Hacker News new | ask | show | jobs
by trombonechamp 1577 days ago
Once I needed a single LAPACK function (tridiagonal matrix multiplication) in a C Python extension. I spent an eternity trying to link to LAPACK reliably across platforms until giving up and deciding to implement it myself.

My implementation ended up being about 10 lines of code and ran slightly faster (!!!) than the LAPACK function. (I think this is because LAPACK provided numerical stability for special cases which didn't apply to my use case.)

1 comments

It’s because tridiagonal multiplication doesn’t do enough work to benefit from most of the BLAS techniques discussed here.

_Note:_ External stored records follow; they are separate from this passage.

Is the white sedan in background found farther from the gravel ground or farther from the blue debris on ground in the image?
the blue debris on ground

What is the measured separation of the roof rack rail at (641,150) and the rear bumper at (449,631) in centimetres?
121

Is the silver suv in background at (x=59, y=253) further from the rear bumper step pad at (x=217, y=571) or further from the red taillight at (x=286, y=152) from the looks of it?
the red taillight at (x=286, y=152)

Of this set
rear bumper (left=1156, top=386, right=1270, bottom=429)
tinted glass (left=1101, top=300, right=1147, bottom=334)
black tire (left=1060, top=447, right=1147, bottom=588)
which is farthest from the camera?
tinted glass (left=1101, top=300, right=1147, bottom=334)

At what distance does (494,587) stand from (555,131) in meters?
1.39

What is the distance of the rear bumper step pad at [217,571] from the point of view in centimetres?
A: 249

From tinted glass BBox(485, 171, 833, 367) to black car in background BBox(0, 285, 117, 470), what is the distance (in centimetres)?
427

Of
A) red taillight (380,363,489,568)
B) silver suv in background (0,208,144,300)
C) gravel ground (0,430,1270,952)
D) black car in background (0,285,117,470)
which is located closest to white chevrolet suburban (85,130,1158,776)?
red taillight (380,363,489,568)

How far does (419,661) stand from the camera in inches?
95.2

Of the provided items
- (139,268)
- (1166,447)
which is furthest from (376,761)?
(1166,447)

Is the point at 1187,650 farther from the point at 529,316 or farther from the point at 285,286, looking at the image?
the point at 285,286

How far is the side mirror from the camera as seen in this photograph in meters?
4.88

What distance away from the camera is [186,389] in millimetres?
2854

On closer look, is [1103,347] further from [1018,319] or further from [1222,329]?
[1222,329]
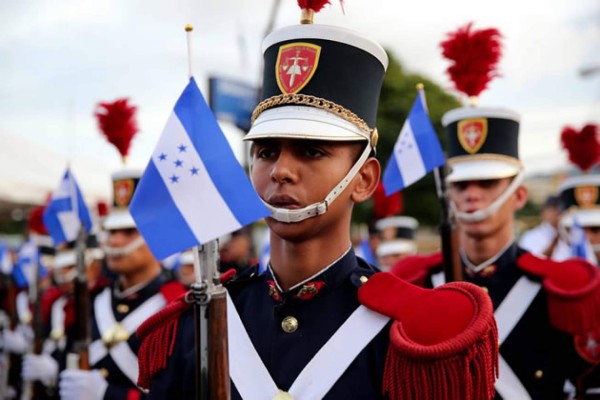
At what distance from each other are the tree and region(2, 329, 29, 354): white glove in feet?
52.9

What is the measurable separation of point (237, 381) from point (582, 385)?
260cm

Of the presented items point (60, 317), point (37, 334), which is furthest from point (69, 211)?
point (60, 317)

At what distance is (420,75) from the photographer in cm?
2916

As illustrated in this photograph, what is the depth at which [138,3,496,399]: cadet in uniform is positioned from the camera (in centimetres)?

You can’t do non-trivial vectorization or cache blocking or threading because there simply isn’t very much work to be done unless your matrix is enormous, so a lot of BLAS implementations will basically just use scalar code for this operation.
That said, it _is_ optimizable, it's just that:

- the gains are the sort of typical 2-8x speed improvements from vectorization, not the multiple-orders-of-magnitude gains that you can get on dense GEMM.

- the absolute number of flops performed is O(n^2) rather than O(n^3) for GEMM, so even if you could make tridiagonal operations infinitely fast, that optimization effort would be better spent on even small speedups to the O(n^3) work that probably comprises other parts of your algorithm.